As hardware continues to change, developers look for ways to maintain compatibility with current platforms. Right now, the principal issue is that memory bandwidth has not kept up with other changes in hardware, which constrains the performance of simple algorithms optimized for central processing unit (CPU) efficiency. Thus, it is important to examine memory usage as well.
There are various tricks to enable a program to use less memory, but this paper takes a more reliable approach, coupling a deep review of the theory of matrix transformations with a systematic search for efficiencies. The result is a detailed, well-reasoned overview of three well-known reduction algorithms, upper Hessenberg, tridiagonal, and bidiagonal, and a discussion on optimizing their memory usage. The analysis is thorough, spanning theory and practice, with carefully analyzed, detailed benchmarks. While such papers can often be dull, the writing style manages to make the results very readable.
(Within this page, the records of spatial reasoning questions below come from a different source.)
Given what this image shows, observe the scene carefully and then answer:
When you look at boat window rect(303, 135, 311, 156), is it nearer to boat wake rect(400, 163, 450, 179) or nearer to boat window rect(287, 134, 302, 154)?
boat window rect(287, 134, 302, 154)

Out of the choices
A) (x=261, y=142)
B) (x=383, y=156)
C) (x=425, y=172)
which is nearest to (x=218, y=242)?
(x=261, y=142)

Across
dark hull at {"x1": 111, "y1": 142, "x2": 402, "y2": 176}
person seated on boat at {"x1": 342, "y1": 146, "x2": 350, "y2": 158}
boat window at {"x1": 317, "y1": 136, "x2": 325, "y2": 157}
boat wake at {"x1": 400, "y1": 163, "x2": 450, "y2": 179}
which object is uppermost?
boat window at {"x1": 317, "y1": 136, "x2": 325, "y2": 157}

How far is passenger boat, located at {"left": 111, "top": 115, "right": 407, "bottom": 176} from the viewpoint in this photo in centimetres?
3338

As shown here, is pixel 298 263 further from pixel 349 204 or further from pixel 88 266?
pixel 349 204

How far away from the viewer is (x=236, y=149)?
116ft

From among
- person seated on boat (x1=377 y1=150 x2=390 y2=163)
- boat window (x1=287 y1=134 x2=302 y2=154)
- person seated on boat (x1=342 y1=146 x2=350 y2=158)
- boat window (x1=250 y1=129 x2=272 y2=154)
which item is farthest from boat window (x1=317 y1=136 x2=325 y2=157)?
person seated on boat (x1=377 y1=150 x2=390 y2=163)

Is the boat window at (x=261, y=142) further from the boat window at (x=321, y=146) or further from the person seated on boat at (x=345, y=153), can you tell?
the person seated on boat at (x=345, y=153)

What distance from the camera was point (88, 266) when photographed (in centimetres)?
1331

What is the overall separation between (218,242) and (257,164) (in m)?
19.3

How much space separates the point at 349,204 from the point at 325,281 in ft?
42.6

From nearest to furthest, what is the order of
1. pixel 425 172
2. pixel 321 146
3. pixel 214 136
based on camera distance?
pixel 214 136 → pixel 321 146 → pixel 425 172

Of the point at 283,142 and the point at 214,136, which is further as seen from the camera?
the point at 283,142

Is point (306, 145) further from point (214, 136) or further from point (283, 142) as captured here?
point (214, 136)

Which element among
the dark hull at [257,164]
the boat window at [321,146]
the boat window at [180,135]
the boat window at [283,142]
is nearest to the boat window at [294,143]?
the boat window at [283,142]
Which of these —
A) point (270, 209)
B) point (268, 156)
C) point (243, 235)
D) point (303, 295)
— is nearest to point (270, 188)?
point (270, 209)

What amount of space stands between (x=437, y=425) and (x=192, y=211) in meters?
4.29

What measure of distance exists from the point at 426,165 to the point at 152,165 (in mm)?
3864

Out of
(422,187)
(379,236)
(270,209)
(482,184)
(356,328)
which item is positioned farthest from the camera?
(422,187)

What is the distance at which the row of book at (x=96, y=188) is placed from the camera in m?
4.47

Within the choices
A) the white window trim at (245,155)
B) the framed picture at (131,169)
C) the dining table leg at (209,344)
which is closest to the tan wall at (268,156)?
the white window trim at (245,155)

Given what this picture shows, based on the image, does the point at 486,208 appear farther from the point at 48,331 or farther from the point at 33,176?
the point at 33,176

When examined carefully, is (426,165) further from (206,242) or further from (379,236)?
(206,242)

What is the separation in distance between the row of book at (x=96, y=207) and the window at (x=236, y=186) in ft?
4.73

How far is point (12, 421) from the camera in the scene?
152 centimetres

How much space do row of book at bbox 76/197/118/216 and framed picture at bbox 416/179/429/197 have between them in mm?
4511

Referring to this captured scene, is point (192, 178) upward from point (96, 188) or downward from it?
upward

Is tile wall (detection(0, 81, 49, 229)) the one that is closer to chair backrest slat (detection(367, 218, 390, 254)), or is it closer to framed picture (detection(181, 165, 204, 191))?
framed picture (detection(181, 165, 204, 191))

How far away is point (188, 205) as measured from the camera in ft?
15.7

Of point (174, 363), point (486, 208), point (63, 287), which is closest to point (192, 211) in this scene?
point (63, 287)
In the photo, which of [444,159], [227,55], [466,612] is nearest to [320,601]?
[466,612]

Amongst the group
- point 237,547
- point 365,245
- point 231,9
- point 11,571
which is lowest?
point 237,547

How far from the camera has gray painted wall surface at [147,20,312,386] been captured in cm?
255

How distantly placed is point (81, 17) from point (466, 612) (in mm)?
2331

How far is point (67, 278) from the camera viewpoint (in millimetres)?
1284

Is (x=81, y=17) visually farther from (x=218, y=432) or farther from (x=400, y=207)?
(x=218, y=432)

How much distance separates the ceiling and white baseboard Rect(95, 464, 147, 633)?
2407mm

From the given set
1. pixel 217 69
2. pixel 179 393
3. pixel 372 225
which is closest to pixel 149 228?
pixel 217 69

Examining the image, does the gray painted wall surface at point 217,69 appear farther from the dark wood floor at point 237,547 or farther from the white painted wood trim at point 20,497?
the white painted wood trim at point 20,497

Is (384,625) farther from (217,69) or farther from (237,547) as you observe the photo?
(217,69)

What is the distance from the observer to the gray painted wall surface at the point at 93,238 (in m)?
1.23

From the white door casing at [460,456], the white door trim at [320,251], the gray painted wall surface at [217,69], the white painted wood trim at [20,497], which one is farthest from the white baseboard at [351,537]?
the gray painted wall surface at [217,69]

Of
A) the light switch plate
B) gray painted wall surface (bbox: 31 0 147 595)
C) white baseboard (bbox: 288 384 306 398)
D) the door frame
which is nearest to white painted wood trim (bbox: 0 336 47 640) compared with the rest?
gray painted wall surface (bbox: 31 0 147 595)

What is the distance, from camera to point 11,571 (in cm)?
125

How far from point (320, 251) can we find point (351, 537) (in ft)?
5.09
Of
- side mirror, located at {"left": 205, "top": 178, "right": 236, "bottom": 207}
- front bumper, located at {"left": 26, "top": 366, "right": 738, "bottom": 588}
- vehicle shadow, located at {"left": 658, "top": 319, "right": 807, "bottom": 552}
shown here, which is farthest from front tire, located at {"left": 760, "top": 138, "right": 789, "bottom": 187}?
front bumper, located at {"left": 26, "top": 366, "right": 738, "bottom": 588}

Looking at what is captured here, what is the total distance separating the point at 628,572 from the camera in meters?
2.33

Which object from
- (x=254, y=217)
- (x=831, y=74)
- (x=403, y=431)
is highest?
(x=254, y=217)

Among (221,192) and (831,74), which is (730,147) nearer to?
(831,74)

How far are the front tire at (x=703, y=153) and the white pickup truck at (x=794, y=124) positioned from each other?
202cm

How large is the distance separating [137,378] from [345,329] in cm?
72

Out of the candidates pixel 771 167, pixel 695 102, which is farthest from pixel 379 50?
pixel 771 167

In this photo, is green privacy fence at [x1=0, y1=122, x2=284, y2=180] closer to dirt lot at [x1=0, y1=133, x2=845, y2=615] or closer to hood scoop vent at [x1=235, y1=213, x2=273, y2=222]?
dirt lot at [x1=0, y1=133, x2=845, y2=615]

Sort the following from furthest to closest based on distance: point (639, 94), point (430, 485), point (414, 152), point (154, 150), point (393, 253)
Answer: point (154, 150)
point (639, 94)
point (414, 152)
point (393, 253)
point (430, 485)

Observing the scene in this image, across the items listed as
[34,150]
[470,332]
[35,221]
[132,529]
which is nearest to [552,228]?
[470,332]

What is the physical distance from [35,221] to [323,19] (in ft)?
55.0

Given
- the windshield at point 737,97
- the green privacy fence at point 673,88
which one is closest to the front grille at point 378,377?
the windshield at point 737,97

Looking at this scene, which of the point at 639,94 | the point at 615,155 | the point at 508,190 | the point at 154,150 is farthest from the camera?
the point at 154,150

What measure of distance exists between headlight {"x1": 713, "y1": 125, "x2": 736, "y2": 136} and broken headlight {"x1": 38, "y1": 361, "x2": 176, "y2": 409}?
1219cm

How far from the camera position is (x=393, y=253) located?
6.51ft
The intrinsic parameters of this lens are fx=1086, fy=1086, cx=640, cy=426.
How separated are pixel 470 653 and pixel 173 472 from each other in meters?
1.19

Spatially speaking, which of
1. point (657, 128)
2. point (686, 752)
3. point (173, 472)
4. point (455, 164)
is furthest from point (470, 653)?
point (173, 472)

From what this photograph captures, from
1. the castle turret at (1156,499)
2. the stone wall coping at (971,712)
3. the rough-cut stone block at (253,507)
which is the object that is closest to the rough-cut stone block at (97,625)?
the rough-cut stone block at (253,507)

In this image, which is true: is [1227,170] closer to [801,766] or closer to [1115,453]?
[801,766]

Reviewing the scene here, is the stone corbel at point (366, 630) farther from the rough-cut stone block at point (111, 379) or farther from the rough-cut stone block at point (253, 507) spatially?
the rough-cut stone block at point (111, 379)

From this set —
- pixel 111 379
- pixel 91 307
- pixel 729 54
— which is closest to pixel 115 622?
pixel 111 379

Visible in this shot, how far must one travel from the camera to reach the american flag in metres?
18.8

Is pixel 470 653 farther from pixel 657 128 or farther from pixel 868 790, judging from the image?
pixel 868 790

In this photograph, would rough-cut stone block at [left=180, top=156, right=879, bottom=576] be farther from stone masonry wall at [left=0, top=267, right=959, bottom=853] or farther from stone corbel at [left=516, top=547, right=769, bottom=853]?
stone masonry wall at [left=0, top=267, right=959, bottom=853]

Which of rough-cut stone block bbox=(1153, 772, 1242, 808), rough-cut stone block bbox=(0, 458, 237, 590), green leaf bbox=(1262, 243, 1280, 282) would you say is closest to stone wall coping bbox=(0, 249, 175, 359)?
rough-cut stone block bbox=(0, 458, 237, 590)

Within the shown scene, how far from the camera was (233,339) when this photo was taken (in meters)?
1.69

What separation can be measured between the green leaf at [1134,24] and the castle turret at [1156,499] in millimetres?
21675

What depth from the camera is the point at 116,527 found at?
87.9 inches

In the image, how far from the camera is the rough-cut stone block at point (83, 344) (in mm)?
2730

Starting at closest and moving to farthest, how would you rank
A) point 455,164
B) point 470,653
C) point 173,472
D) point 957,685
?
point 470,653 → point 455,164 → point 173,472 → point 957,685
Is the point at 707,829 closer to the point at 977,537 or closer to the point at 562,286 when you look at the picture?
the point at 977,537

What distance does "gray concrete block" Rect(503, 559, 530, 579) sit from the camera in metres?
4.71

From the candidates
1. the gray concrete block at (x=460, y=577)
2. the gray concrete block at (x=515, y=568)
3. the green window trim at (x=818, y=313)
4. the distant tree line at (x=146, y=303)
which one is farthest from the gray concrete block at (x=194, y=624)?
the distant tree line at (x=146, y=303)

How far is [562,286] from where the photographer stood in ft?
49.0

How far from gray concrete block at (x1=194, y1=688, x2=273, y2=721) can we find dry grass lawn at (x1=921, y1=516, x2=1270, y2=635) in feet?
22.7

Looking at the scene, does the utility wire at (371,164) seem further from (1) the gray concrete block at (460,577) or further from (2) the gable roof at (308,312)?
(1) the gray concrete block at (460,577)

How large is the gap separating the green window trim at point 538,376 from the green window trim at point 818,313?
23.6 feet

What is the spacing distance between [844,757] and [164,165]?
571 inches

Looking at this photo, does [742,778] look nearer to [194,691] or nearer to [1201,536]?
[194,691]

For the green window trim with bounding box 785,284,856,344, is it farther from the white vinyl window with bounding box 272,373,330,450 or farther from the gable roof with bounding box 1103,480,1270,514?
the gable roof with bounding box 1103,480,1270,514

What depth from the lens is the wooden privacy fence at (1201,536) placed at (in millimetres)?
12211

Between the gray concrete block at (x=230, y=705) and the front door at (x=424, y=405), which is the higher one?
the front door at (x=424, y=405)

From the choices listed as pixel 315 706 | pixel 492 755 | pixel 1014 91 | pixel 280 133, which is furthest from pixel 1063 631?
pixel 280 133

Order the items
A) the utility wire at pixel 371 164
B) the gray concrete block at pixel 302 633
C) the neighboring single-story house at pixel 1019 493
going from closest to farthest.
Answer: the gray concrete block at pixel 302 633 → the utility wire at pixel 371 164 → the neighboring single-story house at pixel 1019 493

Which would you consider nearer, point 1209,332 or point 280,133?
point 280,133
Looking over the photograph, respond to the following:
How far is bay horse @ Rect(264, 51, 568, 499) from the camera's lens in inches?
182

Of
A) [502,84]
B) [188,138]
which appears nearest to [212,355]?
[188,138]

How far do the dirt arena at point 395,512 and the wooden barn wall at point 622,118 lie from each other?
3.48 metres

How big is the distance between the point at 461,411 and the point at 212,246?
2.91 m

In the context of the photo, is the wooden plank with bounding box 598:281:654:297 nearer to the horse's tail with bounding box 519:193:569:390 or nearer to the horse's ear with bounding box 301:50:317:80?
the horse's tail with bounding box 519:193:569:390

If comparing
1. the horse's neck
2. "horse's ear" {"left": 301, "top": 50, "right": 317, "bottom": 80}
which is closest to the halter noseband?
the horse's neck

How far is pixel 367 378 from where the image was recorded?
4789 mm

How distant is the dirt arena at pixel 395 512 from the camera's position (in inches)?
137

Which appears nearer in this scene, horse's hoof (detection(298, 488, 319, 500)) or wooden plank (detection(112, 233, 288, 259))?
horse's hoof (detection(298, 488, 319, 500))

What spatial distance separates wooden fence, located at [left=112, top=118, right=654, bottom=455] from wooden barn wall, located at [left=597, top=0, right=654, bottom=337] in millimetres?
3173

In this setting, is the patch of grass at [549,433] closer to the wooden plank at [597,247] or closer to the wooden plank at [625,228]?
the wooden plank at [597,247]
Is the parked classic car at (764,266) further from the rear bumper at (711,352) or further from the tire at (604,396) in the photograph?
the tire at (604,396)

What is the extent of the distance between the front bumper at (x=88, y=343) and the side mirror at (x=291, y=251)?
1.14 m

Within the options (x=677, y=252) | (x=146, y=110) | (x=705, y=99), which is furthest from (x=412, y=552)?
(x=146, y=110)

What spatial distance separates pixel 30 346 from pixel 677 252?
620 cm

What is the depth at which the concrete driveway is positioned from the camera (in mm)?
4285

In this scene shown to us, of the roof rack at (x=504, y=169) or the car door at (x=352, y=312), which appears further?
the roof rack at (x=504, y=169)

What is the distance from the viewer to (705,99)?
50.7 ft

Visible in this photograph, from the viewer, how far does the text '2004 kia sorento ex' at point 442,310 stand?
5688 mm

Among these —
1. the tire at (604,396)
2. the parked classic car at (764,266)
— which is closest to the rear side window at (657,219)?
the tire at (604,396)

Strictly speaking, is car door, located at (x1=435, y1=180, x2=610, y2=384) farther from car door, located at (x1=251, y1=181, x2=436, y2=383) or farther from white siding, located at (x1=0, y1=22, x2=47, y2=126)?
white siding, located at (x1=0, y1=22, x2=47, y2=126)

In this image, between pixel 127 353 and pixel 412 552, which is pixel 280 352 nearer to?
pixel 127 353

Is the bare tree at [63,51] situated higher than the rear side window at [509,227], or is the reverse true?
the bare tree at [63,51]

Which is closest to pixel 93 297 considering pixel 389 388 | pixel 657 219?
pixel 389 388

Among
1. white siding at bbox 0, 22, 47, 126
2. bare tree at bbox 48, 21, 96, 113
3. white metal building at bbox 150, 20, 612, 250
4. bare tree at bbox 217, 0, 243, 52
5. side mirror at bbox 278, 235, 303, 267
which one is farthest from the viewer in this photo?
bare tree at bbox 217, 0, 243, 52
Only two aspects of the paper disappoint: the source code is not publicly available, and, although the algorithms do represent an abstract family, there is no higher-level analysis of the code as a family. In other words, while this is a splendid paper on numerical algorithms and their performance, the use of “families” in the title primes the reader to also expect some software engineering content, which is unfortunately not included.
Despite these concerns, the paper is well worth reading by experts in numerical software who are interested in memory issues. One could easily use this paper as a template for how to write such papers. It is well enough written that nonexperts would also find it readable; however, they might not get a lot out of it, as it really is all about the details.